Instruções de trabalho:
1. Enumere todos os meios que, segundo o excerto, foram usados para arrancar um 'Sim' no novo referendo na Irlanda.
2. De acordo com o excerto, quantos outros países tinham cidadãos europeus que não puderam dizer nada?
3. Transcreva do excerto o trecho que vai de "A grande diferença" até "dá muito trabalho.".

Excerto:
>>>

A grande diferença era esta: desta vez não se referenda
porque 'da outra vez correu mal'. Isso mesmo, para os governos e para a
burocracia europeia: as cidadãs e os cidadãos só poderiam pronunciar-se sobre
os aspectos 'constitucionais' da União Europeia se fosse garantido que diriam
'Sim' ao projecto de poder da burguesia europeia. Sim, isso mesmo, trata-se do
projecto de poder da burguesia europeia.
Esbarraram com a Constituição irlandesa, que obrigava a
referendo, e ouviram o indesejado 'Não'. Mas logo os governos, os burocratas e
os demais poderosos com chantagens, subornos e campanhas mediáticas:
conseguiram arrancar um 'Sim' num novo referendo na Irlanda. E as cidadãs e os
cidadãos europeus dos outros 26 países não puderam dizer nada, pois ninguém
lhes perguntou nada. É que isto de obrigar um “não” a passar a “sim”, em poucos
meses, é coisa que dá muito trabalho.

<<<

[Itens armazenados de uma coleção]

>>>

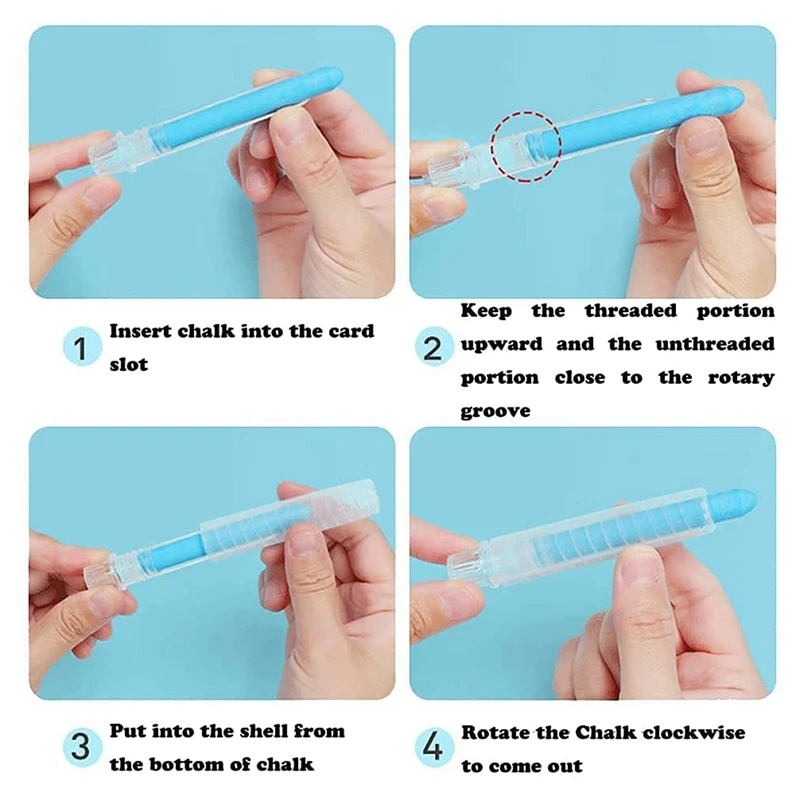 1 Insert chalk into the card slot

2 Keep the threaded portion upward and the unthreaded portion close to the rotary groove

3 Put into the shell from the bottom of chalk

4 Rotate the Chalk clockwise to come out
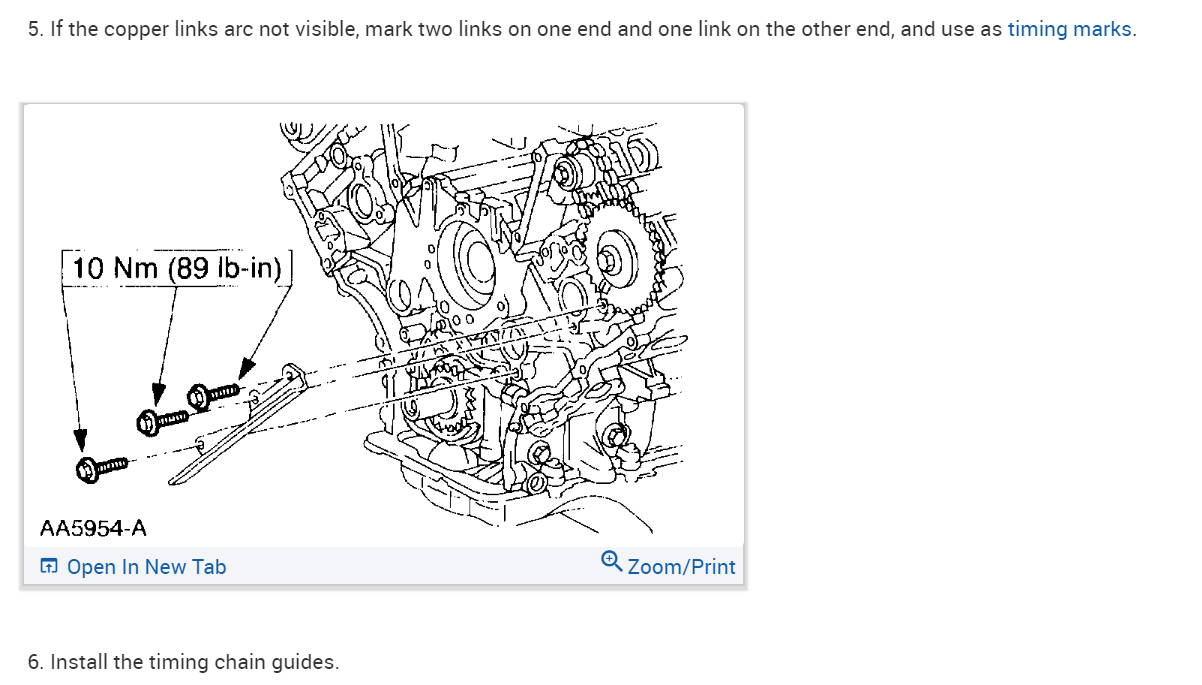 5. If the copper links arc not visible, mark two links on one end and one link on the other end, and use as timing marks.

10 Nm (89 lb-in)

AA5954-A

Open In New Tab

Zoom/Print

6. Install the timing chain guides.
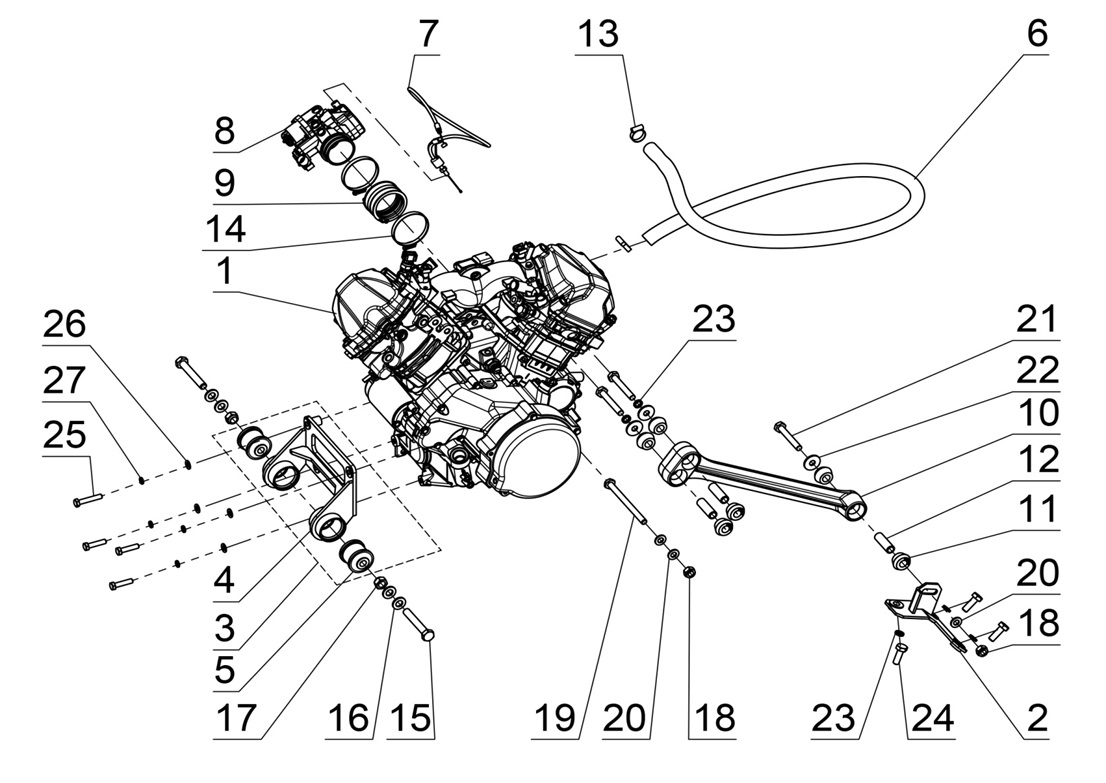 7
13
6
8
9
14
1
26
27
25
23
21
22
10
12
11
20
18
4
3
5
17
16
15
19
20
18
23
24
2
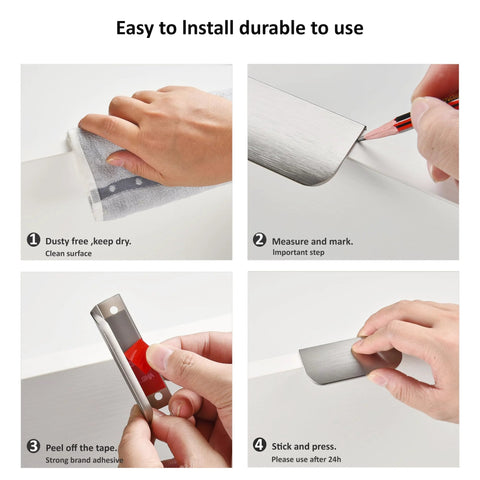 Easy to Install durable to use

1 Dusty free ,keep dry.
Clean surface

2 Measure and mark.
Important step

3 Peel off the tape.
Strong brand adhesive

4 Stick and press.
Please use after 24h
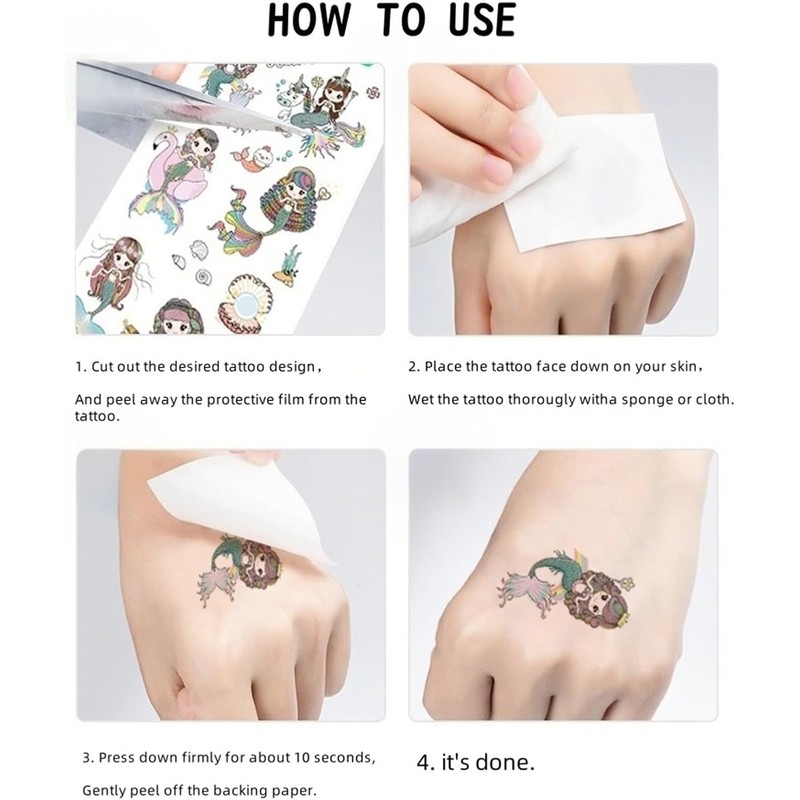 HOW TO USE

1. Cut out the desired tattoo design,

And peel away the protective film from the tattoo.

2. Place the tattoo face down on your skin,

Wet the tattoo thorougly witha sponge or cloth.

3. Press down firmly for about 10 seconds,

Gently peel off the backing paper.

4. it's done.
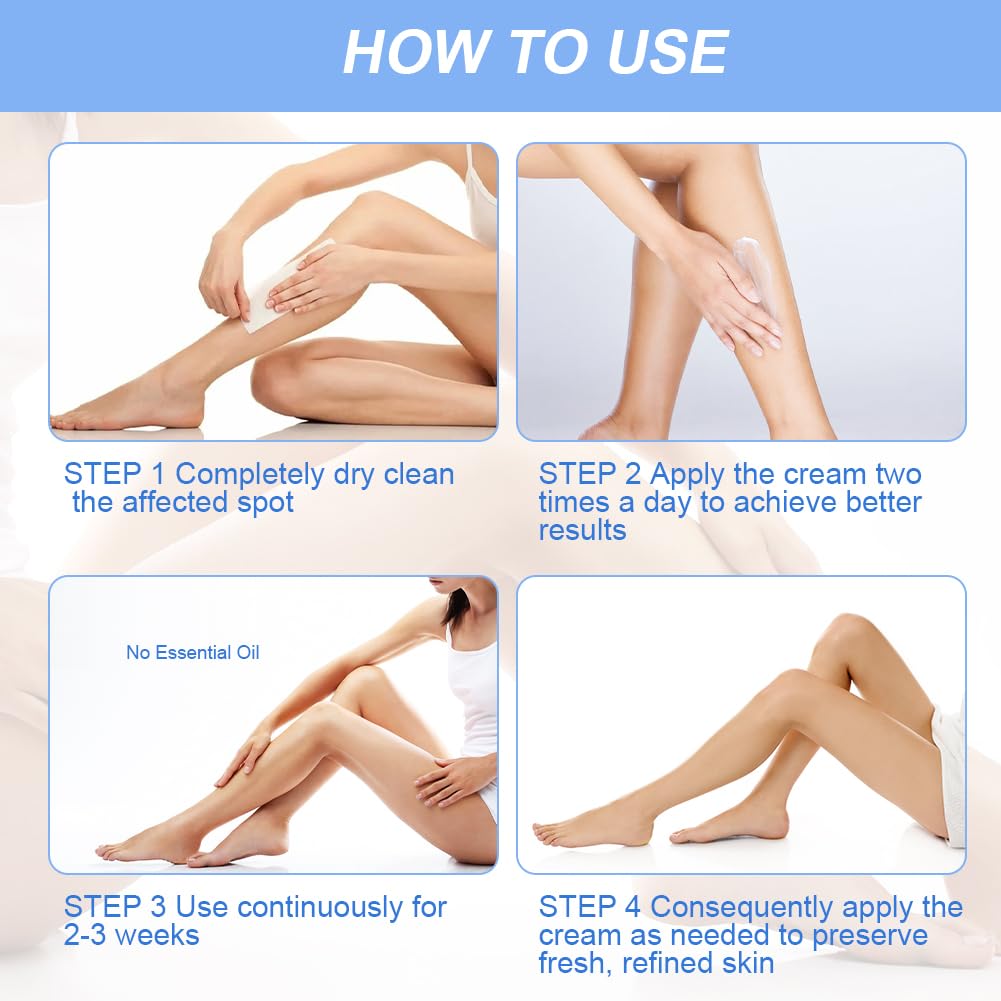 HOW TO USE

STEP 1 Completely dry clean the affected spot

STEP 2 Apply the cream two times a day to achieve better results

No Essential Oil

STEP 3 Use continuously for 2-3 weeks

STEP 4 Consequently apply the cream as needed to preserve fresh, refined skin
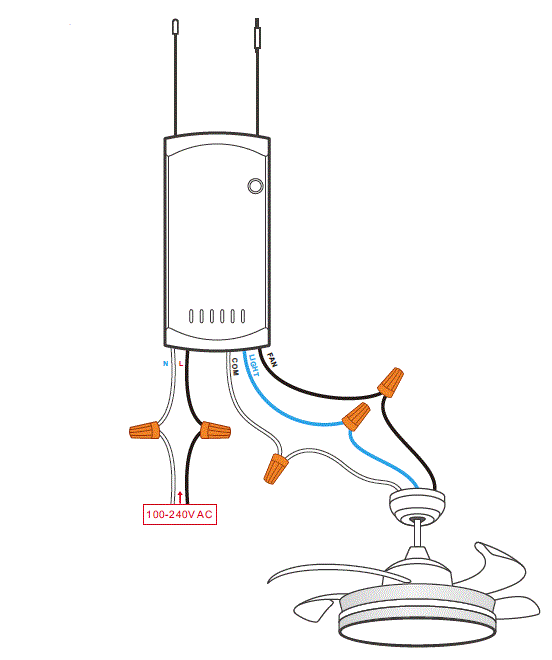 N L COM LIGHT FAN

100-240V AC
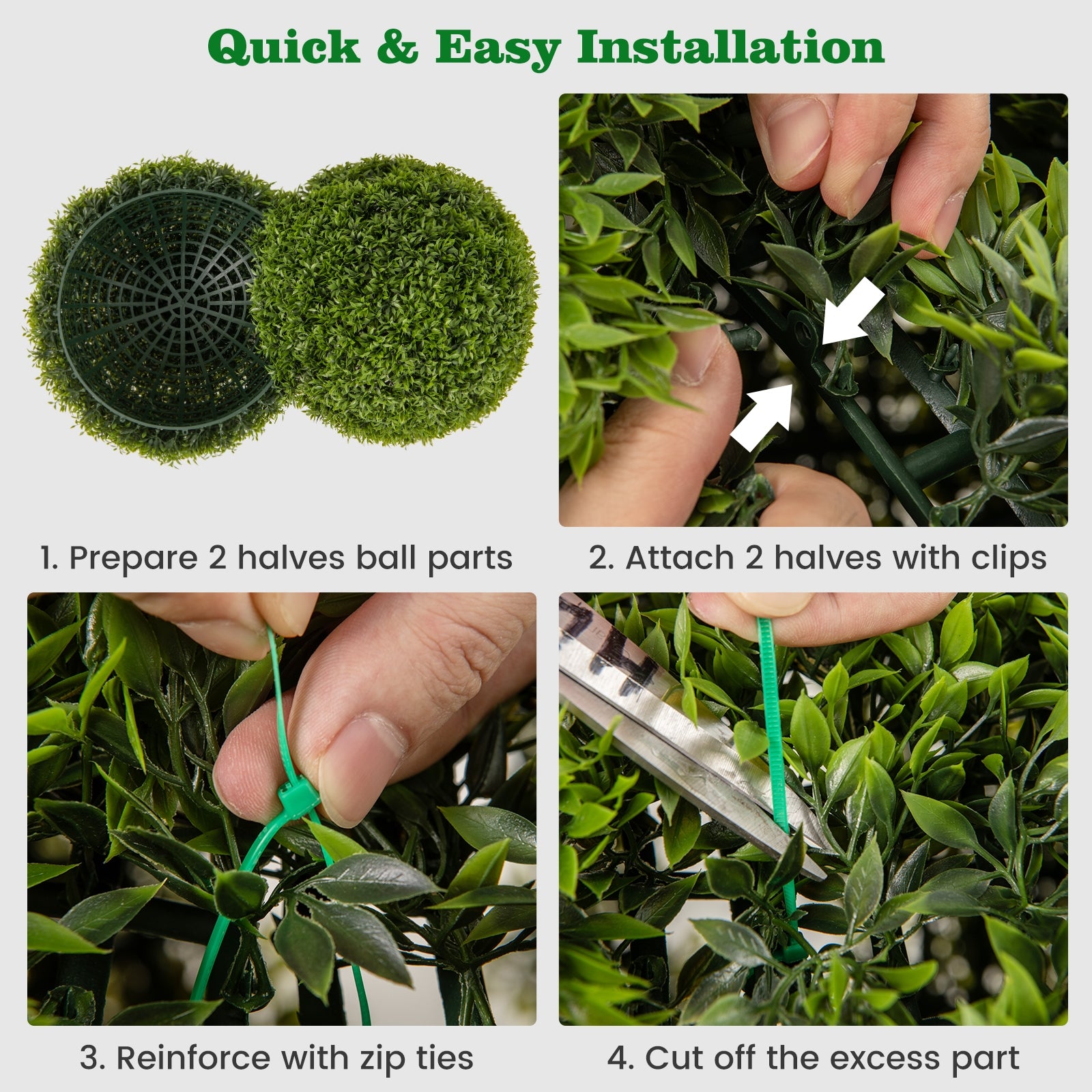 Quick & Easy Installation

1. Prepare 2 halves ball parts

2. Attach 2 halves with clips

3. Reinforce with zip ties

4. Cut off the excess part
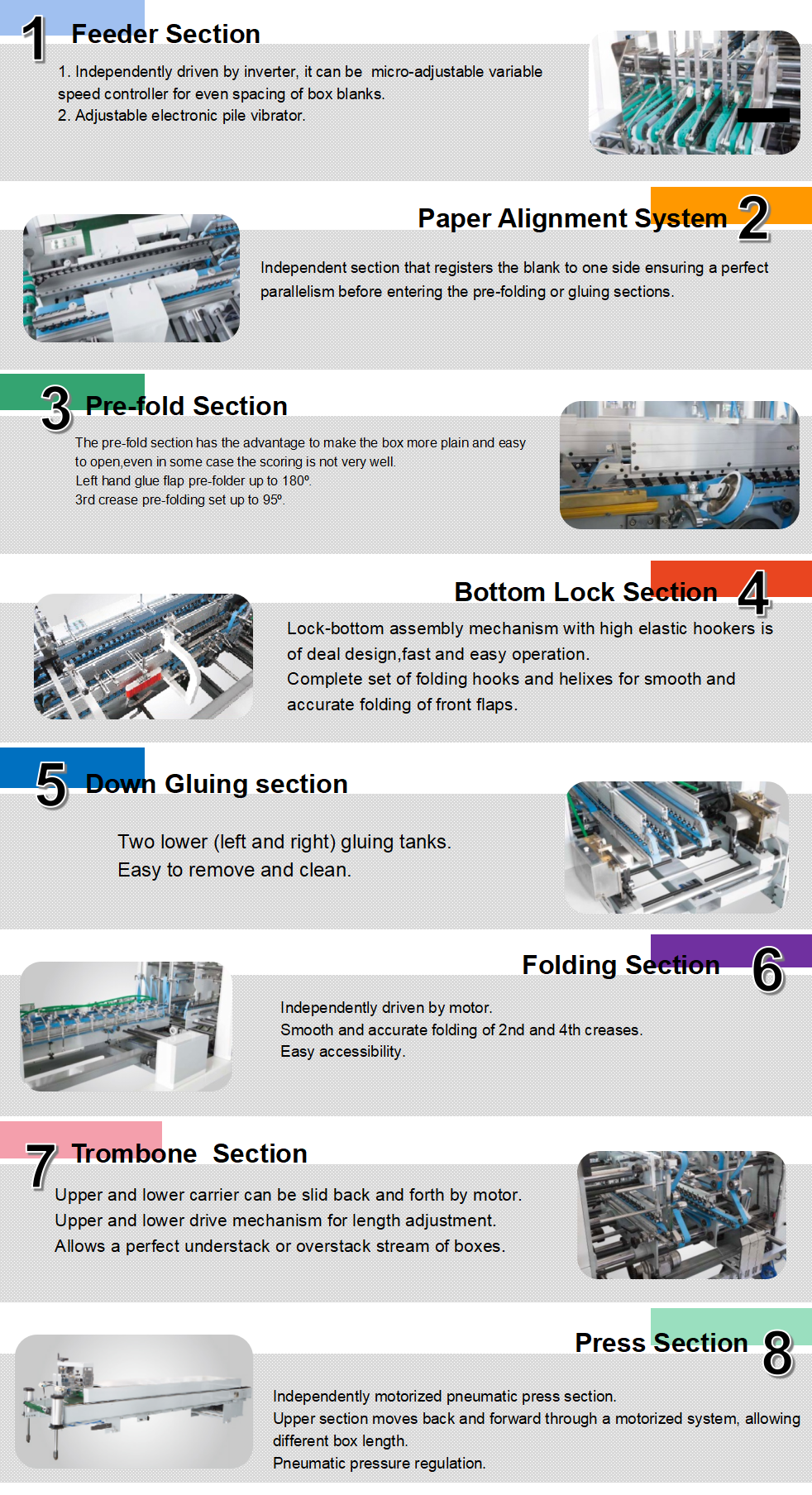 1 Feeder Section

1. Independently driven by inverter, it can be micro-adjustable variable speed controller for even spacing of box blanks.
2. Adjustable electronic pile vibrator.

Paper Alignment System 2

Independent section that registers the blank to one side ensuring a perfect parallelism before entering the pre-folding or gluing sections.

3 Pre-fold Section

The pre-fold section has the advantage to make the box more plain and easy to open,even in some case the scoring is not very well.
Left hand glue flap pre-folder up to 180º.
3rd crease pre-folding set up to 95º.

Bottom Lock Section 4

Lock-bottom assembly mechanism with high elastic hookers is of deal design,fast and easy operation.
Complete set of folding hooks and helixes for smooth and accurate folding of front flaps.

5 Down Gluing section

Two lower (left and right) gluing tanks.
Easy to remove and clean.

Folding Section 6

Independently driven by motor.
Smooth and accurate folding of 2nd and 4th creases.
Easy accessibility.

7 Trombone Section

Upper and lower carrier can be slid back and forth by motor.
Upper and lower drive mechanism for length adjustment.
Allows a perfect understack or overstack stream of boxes.

Press Section 8

Independently motorized pneumatic press section.
Upper section moves back and forward through a motorized system, allowing different box length.
Pneumatic pressure regulation.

<<<

Soluções:
1. Chantagens, subornos e campanhas mediáticas.

2. 26 países.

3.
A grande diferença era esta: desta vez não se referenda
porque 'da outra vez correu mal'. Isso mesmo, para os governos e para a
burocracia europeia: as cidadãs e os cidadãos só poderiam pronunciar-se sobre
os aspectos 'constitucionais' da União Europeia se fosse garantido que diriam
'Sim' ao projecto de poder da burguesia europeia. Sim, isso mesmo, trata-se do
projecto de poder da burguesia europeia.
Esbarraram com a Constituição irlandesa, que obrigava a
referendo, e ouviram o indesejado 'Não'. Mas logo os governos, os burocratas e
os demais poderosos com chantagens, subornos e campanhas mediáticas:
conseguiram arrancar um 'Sim' num novo referendo na Irlanda. E as cidadãs e os
cidadãos europeus dos outros 26 países não puderam dizer nada, pois ninguém
lhes perguntou nada. É que isto de obrigar um “não” a passar a “sim”, em poucos
meses, é coisa que dá muito trabalho.